[START OF Supplied passage]

Modern landfills are carefully managed to make sure they are environmentally friendly and are good neighbours to the land owners next door. In New Zealand a landfill needs to have consent under the Resource Management Act (RMA). This includes assessing all the environmental impacts. Here are some of them:

Visual

Ensuring that rubbish is always kept under control is important. This often means locating landfills away from populated areas, and making sure rubbish doesn't fly away in the wind.

Noise

Landfills use heavy machinery to transport and compact the rubbish.

Odours 

Rubbish usually contains rotting organic material and other materials that smell. Transporting and compacting the rubbish must be done to avoid bad odours being released. 

There are also spray units that neutralise odour coming from the landfill.

Wind-blown rubbish

When rubbish is placed in the landfill there is a risk that the wind will pick it up and blow it away. At Kate Valley there are litter fences that catch rubbish should it blow away.

Dust can also be an issue. At Kate Valley, dust levels are monitored and controlled with spraying.

Earthquakes

A modern landfill is designed to be a long-term solution for storing waste. That means it needs to be in a place where there are no active earthquake faults that might fracture the ground and release liquid (also called leachate) into the groundwater. 

Wind

Because rubbish is often light weight and easily blown away, a modern landfill needs to be protected from very strong winds. Kate Valley landfill has a consent condition which means operations must be shut down when the wind exceeds a certain speed.

Leachate

When it rains the water seeps down through decaying organic and inorganic wastes, forming leachate. Leachate contains poisons and must be collected and managed. At Kate Valley, leachate is collected and treated. A special landfill liner acts as a barrier between the waste and the ground. This stops leachate seeping into the ground and acts to channel the leachate to a collection point before being treated. 

At Kate Valley, the landfill is capped with a thick layer of soil to minimise rainfall absorption. Rainfall that runs off the top of this soil layer is collected, treated, and the clean rainwater is diverted into streams.

Landfill gas (LFG)

[END OF Supplied passage]
[START OF Stored records]

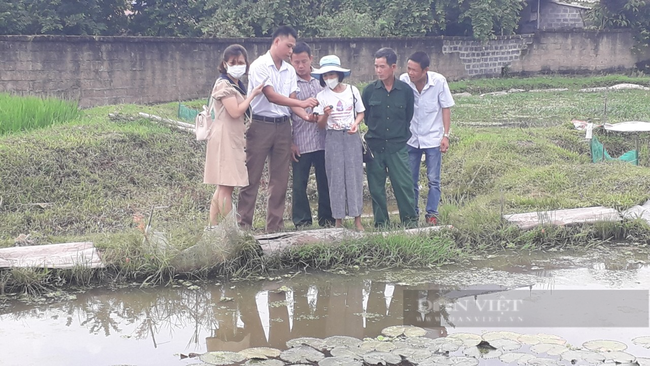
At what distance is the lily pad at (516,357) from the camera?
3.88 meters

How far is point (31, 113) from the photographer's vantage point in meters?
8.80

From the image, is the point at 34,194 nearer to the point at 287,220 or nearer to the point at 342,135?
the point at 287,220

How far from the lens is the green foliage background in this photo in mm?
14578

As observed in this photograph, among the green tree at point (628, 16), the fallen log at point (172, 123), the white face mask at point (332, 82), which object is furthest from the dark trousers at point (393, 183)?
the green tree at point (628, 16)

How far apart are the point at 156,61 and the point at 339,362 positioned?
1204 cm

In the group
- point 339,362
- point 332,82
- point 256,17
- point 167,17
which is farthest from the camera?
point 256,17

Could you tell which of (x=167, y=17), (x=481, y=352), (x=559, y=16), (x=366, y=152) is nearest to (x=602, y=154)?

[END OF Stored records]

Exercise details
Render the sentence "Landfills use heavy machinery to transport and compact the rubbish." from the landfill passage in Spanish.

Task result
Los vertederos utilizan maquinaria pesada para transportar y compactar la basura.